Jaime sintió la boca seca y una punzada en las tripas. Esas dudas ya las había sufrido con anterioridad, logrando acallarlas; pero ahora que ese hombre abría la herida de nuevo, el maldito dolor regresaba.
– ¿O quizá usaron su sistema de hipnosis para hacerle creer que usted fue un cátaro antiguo? -continuó Beck después de una pausa durante la cual estudió las reacciones de Jaime-. ¿No es asombroso cómo logran hacerle creer que se ha reencarnado? Tienen un sofisticado sistema de implantación de vivencias inventadas. ¡Qué bonito artilugio de control sobre los demás! Y lo usaron con usted, ¿no es cierto, Berenguer?
Jaime no contestó, sentía la sangre subiéndole a la cabeza. ¿Le habrían engañado en todo como sugería ese hombre?
Al cabo de unos momentos de silencio, viendo que Jaime no hablaba, Beck continuó:
– Lo están usando para sus fines y luego intentarán engañar a muchos más. Pero la justicia los detendrá. Nosotros los detendremos. Necesito su colaboración.
– ¿Qué quiere de mí?
– Quiero que me dé las llaves, las claves secretas y la ubicación de la entrada escondida del lugar que llaman Montsegur. El FBI precisa de su ayuda para encontrar pruebas que demuestren que los cátaros son una secta peligrosa; que actúan ilegalmente y que le engañaron a usted y a muchos más.
– ¿Que le dé las claves secretas? -Jaime estaba asombrado por lo mucho que el FBI sabía sobre los cátaros-. ¿Quién le ha dicho que yo conozco tal lugar? Y si existe, ¿por qué no le pide a un juez una orden de registro?
– Sabemos que usted ha estado allí. Y usted sabe que ha sido utilizado por los cátaros para que les ayudara a lograr sus propósitos. -El tono del hombre era amistoso-. Ayúdenos. Se trata de una operación encubierta; no podemos ir aún a un juez. Necesitamos pruebas y las obtendremos en Montsegur. Usted no debe ninguna fidelidad a esa gente. Le han engañado. Esa Karen es la amante de un tal Kevin Kepler; a usted lo ha seducido para utilizarlo y luego lo abandonará. Ayúdenos a probar que usan métodos ilegales y los meteremos en la cárcel.
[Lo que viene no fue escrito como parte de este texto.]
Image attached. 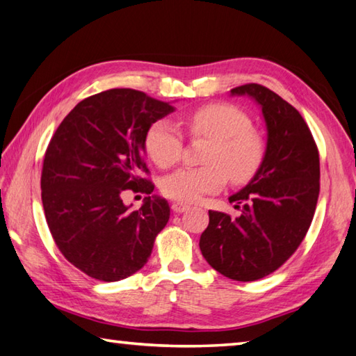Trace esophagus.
<instances>
[{
	"label": "esophagus",
	"instance_id": "obj_1",
	"mask_svg": "<svg viewBox=\"0 0 356 356\" xmlns=\"http://www.w3.org/2000/svg\"><path fill=\"white\" fill-rule=\"evenodd\" d=\"M171 209H172L174 213H184V211H186V210L190 209V205L185 204V202H174L171 205Z\"/></svg>",
	"mask_w": 356,
	"mask_h": 356
}]
</instances>
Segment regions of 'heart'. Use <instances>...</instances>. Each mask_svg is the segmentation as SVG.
I'll use <instances>...</instances> for the list:
<instances>
[{"label":"heart","instance_id":"b5f03b06","mask_svg":"<svg viewBox=\"0 0 356 356\" xmlns=\"http://www.w3.org/2000/svg\"><path fill=\"white\" fill-rule=\"evenodd\" d=\"M188 127L193 135L213 140L207 166L180 168L161 182L163 195L179 202H196L204 195L218 193L227 182H248L255 176L264 159V143L252 121L230 104H209L191 112ZM147 156L160 168L177 163L184 149L182 131L168 120L156 121L146 134Z\"/></svg>","mask_w":356,"mask_h":356}]
</instances>
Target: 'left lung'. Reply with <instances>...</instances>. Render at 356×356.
Instances as JSON below:
<instances>
[{
    "mask_svg": "<svg viewBox=\"0 0 356 356\" xmlns=\"http://www.w3.org/2000/svg\"><path fill=\"white\" fill-rule=\"evenodd\" d=\"M261 108L266 151L249 184L229 197L241 215L209 211L199 248L219 274L254 282L274 273L299 248L318 204L319 152L305 120L279 95L258 83L230 90Z\"/></svg>",
    "mask_w": 356,
    "mask_h": 356,
    "instance_id": "1",
    "label": "left lung"
}]
</instances>
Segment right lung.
I'll list each match as a JSON object with an SVG mask.
<instances>
[{
  "label": "right lung",
  "mask_w": 356,
  "mask_h": 356,
  "mask_svg": "<svg viewBox=\"0 0 356 356\" xmlns=\"http://www.w3.org/2000/svg\"><path fill=\"white\" fill-rule=\"evenodd\" d=\"M170 102L132 88H112L81 101L51 138L42 170V202L57 248L82 273L118 282L145 266L170 219L168 200L152 195L145 140ZM126 189L151 194L135 212Z\"/></svg>",
  "instance_id": "add662e5"
}]
</instances>
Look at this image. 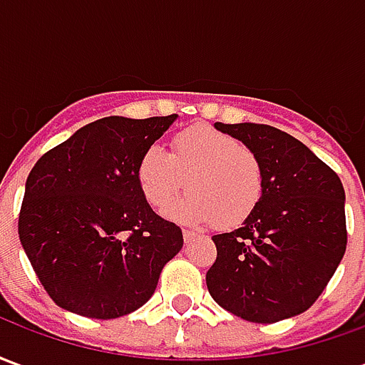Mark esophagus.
I'll return each instance as SVG.
<instances>
[{"label": "esophagus", "mask_w": 365, "mask_h": 365, "mask_svg": "<svg viewBox=\"0 0 365 365\" xmlns=\"http://www.w3.org/2000/svg\"><path fill=\"white\" fill-rule=\"evenodd\" d=\"M195 237H197V232H193V230H183V240H185V242H190V240H193Z\"/></svg>", "instance_id": "1"}]
</instances>
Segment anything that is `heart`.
Segmentation results:
<instances>
[{"mask_svg":"<svg viewBox=\"0 0 365 365\" xmlns=\"http://www.w3.org/2000/svg\"><path fill=\"white\" fill-rule=\"evenodd\" d=\"M136 180L154 209L166 211L185 191L191 195L170 211L182 222L221 229L238 227L254 213L264 191L260 156L235 136L190 127L172 138L170 154L152 146L138 160Z\"/></svg>","mask_w":365,"mask_h":365,"instance_id":"1","label":"heart"}]
</instances>
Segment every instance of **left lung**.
Returning a JSON list of instances; mask_svg holds the SVG:
<instances>
[{
  "instance_id": "1",
  "label": "left lung",
  "mask_w": 365,
  "mask_h": 365,
  "mask_svg": "<svg viewBox=\"0 0 365 365\" xmlns=\"http://www.w3.org/2000/svg\"><path fill=\"white\" fill-rule=\"evenodd\" d=\"M264 164L258 207L238 229L215 235L207 289L250 322L291 319L319 299L346 252L342 182L305 144L269 125L215 123Z\"/></svg>"
}]
</instances>
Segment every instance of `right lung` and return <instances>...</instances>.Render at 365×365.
Masks as SVG:
<instances>
[{
    "instance_id": "1",
    "label": "right lung",
    "mask_w": 365,
    "mask_h": 365,
    "mask_svg": "<svg viewBox=\"0 0 365 365\" xmlns=\"http://www.w3.org/2000/svg\"><path fill=\"white\" fill-rule=\"evenodd\" d=\"M175 119L103 117L78 128L31 170L19 238L58 307L107 321L154 295L183 237L152 211L136 168Z\"/></svg>"
}]
</instances>
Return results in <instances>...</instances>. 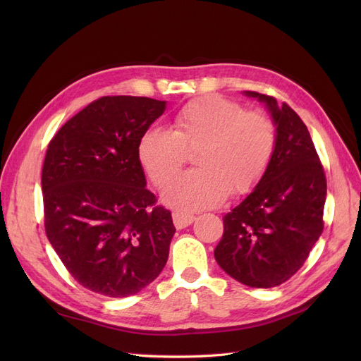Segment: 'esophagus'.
<instances>
[{"label":"esophagus","mask_w":361,"mask_h":361,"mask_svg":"<svg viewBox=\"0 0 361 361\" xmlns=\"http://www.w3.org/2000/svg\"><path fill=\"white\" fill-rule=\"evenodd\" d=\"M194 220H195L194 215L182 214V212H173V223H174V226H176L178 231L188 227Z\"/></svg>","instance_id":"34e87169"}]
</instances>
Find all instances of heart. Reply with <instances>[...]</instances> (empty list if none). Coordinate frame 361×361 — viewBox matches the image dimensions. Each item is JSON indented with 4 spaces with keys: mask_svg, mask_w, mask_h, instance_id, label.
Masks as SVG:
<instances>
[{
    "mask_svg": "<svg viewBox=\"0 0 361 361\" xmlns=\"http://www.w3.org/2000/svg\"><path fill=\"white\" fill-rule=\"evenodd\" d=\"M277 146L272 120L227 97L209 94L185 105L174 117L173 130L149 126L137 154L157 187L167 185L197 150L199 170L174 179L162 194L167 204L183 212L220 206L228 194L253 191L268 171Z\"/></svg>",
    "mask_w": 361,
    "mask_h": 361,
    "instance_id": "heart-1",
    "label": "heart"
}]
</instances>
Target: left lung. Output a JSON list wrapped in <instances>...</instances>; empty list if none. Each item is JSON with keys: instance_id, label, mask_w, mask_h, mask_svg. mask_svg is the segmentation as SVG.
Instances as JSON below:
<instances>
[{"instance_id": "left-lung-1", "label": "left lung", "mask_w": 361, "mask_h": 361, "mask_svg": "<svg viewBox=\"0 0 361 361\" xmlns=\"http://www.w3.org/2000/svg\"><path fill=\"white\" fill-rule=\"evenodd\" d=\"M265 104L277 130V146L257 187L223 216L216 264L250 288H274L297 272L324 228L326 180L314 145L300 116L276 97L245 92Z\"/></svg>"}]
</instances>
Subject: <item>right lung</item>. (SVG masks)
Segmentation results:
<instances>
[{
  "label": "right lung",
  "mask_w": 361,
  "mask_h": 361,
  "mask_svg": "<svg viewBox=\"0 0 361 361\" xmlns=\"http://www.w3.org/2000/svg\"><path fill=\"white\" fill-rule=\"evenodd\" d=\"M166 101L104 96L54 135L42 169L45 231L85 289L123 298L154 281L176 232L146 188L137 146Z\"/></svg>",
  "instance_id": "add662e5"
}]
</instances>
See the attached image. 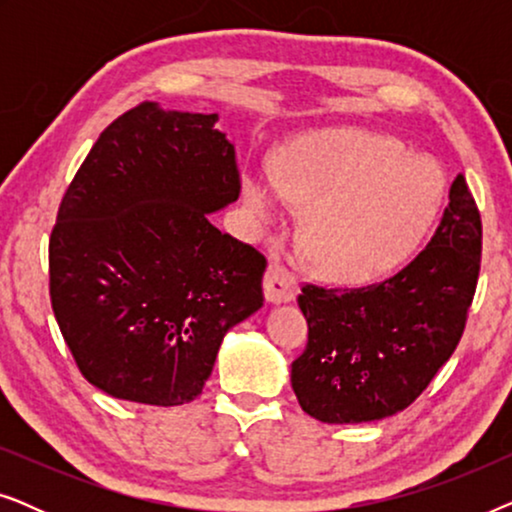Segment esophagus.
I'll use <instances>...</instances> for the list:
<instances>
[{"instance_id":"esophagus-1","label":"esophagus","mask_w":512,"mask_h":512,"mask_svg":"<svg viewBox=\"0 0 512 512\" xmlns=\"http://www.w3.org/2000/svg\"><path fill=\"white\" fill-rule=\"evenodd\" d=\"M265 300L268 303H289L298 296V277L284 263H270L263 279Z\"/></svg>"}]
</instances>
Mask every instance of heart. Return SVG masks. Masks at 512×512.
<instances>
[{
	"instance_id": "obj_1",
	"label": "heart",
	"mask_w": 512,
	"mask_h": 512,
	"mask_svg": "<svg viewBox=\"0 0 512 512\" xmlns=\"http://www.w3.org/2000/svg\"><path fill=\"white\" fill-rule=\"evenodd\" d=\"M279 174L251 170L244 200L272 221L284 198L307 207V256L340 282H373L410 258L436 216L443 181L396 139L321 130L282 149Z\"/></svg>"
}]
</instances>
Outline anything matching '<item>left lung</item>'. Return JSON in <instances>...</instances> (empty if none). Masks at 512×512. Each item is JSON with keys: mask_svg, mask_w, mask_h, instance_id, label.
Returning <instances> with one entry per match:
<instances>
[{"mask_svg": "<svg viewBox=\"0 0 512 512\" xmlns=\"http://www.w3.org/2000/svg\"><path fill=\"white\" fill-rule=\"evenodd\" d=\"M480 254V212L459 174L436 233L394 277L359 289L303 284L307 347L291 363L300 408L361 424L417 401L464 335Z\"/></svg>", "mask_w": 512, "mask_h": 512, "instance_id": "8db88e82", "label": "left lung"}]
</instances>
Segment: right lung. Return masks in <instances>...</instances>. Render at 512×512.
<instances>
[{
	"mask_svg": "<svg viewBox=\"0 0 512 512\" xmlns=\"http://www.w3.org/2000/svg\"><path fill=\"white\" fill-rule=\"evenodd\" d=\"M216 121L139 102L62 195L48 240L53 314L81 375L114 398L191 403L228 328L263 305L265 256L209 221L242 191Z\"/></svg>",
	"mask_w": 512,
	"mask_h": 512,
	"instance_id": "add662e5",
	"label": "right lung"
}]
</instances>
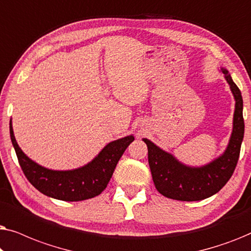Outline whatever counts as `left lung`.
Masks as SVG:
<instances>
[{"instance_id":"8db88e82","label":"left lung","mask_w":251,"mask_h":251,"mask_svg":"<svg viewBox=\"0 0 251 251\" xmlns=\"http://www.w3.org/2000/svg\"><path fill=\"white\" fill-rule=\"evenodd\" d=\"M235 99L233 131L227 149L221 156L203 167H188L144 138L149 149V164L155 188L166 198L179 201H200L214 195L225 186L234 173L245 133L243 100L240 89L228 71L222 68Z\"/></svg>"}]
</instances>
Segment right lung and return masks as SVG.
Masks as SVG:
<instances>
[{"label":"right lung","mask_w":251,"mask_h":251,"mask_svg":"<svg viewBox=\"0 0 251 251\" xmlns=\"http://www.w3.org/2000/svg\"><path fill=\"white\" fill-rule=\"evenodd\" d=\"M10 137L23 173L36 190L47 197L63 201H82L97 197L105 190L118 164L133 136L114 140L106 145L91 162L74 170L47 169L26 156L16 142L11 121Z\"/></svg>","instance_id":"obj_1"}]
</instances>
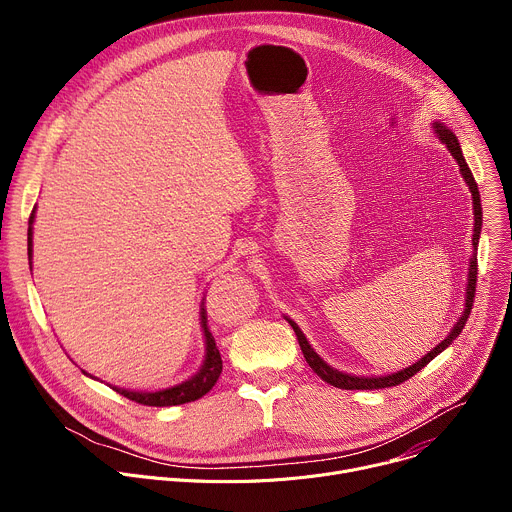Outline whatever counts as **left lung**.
Instances as JSON below:
<instances>
[{
    "instance_id": "obj_1",
    "label": "left lung",
    "mask_w": 512,
    "mask_h": 512,
    "mask_svg": "<svg viewBox=\"0 0 512 512\" xmlns=\"http://www.w3.org/2000/svg\"><path fill=\"white\" fill-rule=\"evenodd\" d=\"M431 127H433L435 137L446 145V148L450 150V154L454 156V160L458 162L460 174H462V178H464V182L468 184V190H470V194H472L474 235H472V257H470L468 281H466V304H464V312H462L460 320L454 324V328L450 330V334H448L440 344H437L435 348H431L423 358H419L417 362L409 364L407 369H401V371L391 373V375H381V377H377V375H373V377H356V375H348V373H342V371L330 367V364L312 348V344L308 342V338L304 336V332L300 330V326H298L294 320H289L287 316H283V318L289 322V326L294 328V332H296V336H298V342H300V348H302V352H304V358H306V362L310 364V369H312L322 381H326L328 385H334V387H338V389H350V391H352V389H371V391H373V389H385V387L401 385L403 381H407V379H411L415 373H419V371L425 367V364H429L437 354L444 352V350L460 336V332L464 330V326H466V322H468V316H470V312H472L474 291H476V275H478V259H476V255H478V241H480V229H482L480 192H478L476 180H474V176H472V172H470V168H468V164H466V160H464V154H462V148H460V141H458V137L454 135V131L448 129L442 121H433Z\"/></svg>"
}]
</instances>
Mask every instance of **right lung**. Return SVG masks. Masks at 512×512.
<instances>
[{"mask_svg":"<svg viewBox=\"0 0 512 512\" xmlns=\"http://www.w3.org/2000/svg\"><path fill=\"white\" fill-rule=\"evenodd\" d=\"M34 218H36V206L30 214V223H28V259L32 263V237H34ZM200 328L204 334V360L200 364V369L186 381L174 385V387H166V389H158V391H129V389H121V387H111L113 391H117L119 395L141 403V405H150V407H170V405H182V403H190L196 401L200 397H204L218 381L223 373V358L221 352L216 348V342L208 330V320H206V310H204V298L200 300ZM83 371V369H81ZM83 375L95 379L93 375H89L87 371H83Z\"/></svg>","mask_w":512,"mask_h":512,"instance_id":"right-lung-1","label":"right lung"}]
</instances>
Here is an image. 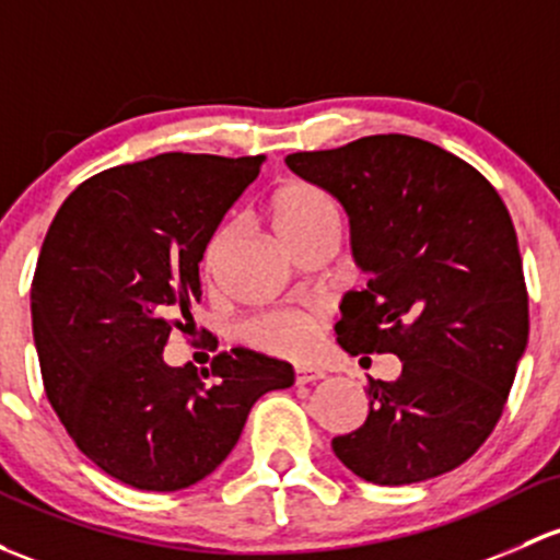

Jaime sintió que su triunfo del día anterior se desvanecía de repente; Beck había hecho al fin diana y lo hería en sus dudas más profundas. Sentía un sufrimiento hondo e insoportable. ¿Lo utilizaba Karen?
Un odio rencoroso hacia aquel individuo, que destrozaba sus ilusiones, creció en él. No podía ser; él no renunciaría a su felicidad tan fácilmente. Intentó pensar. No todo encajaba aún en la historia.
– ¿Cómo sabe eso, Beck? ¿De dónde ha sacado la información?
– No importa ahora. En el FBI tenemos muchas fuentes. Ya le he dicho que soy especialista en el estudio de sectas y llevo tiempo detrás de los cátaros. Es muy probable que fueran ellos los de la bomba contra Kurth. Déme lo que le pido, Jaime. Karen se está acostando con Kevin a sus espaldas. Le hará bien saber toda la verdad y ver que los que se han burlado de usted, utilizándolo como a un muñeco, se llevan su merecido.
– No sé de qué me habla, Beck. -Jaime sentía la punzada en el estómago convertirse en dolor-. Vaya usted al juez y que le dé una orden de registro. Lo que usted propone es ilegal.
– No es ilegal si usted nos acompaña. Ayúdeme y se alegrará de hacerlo.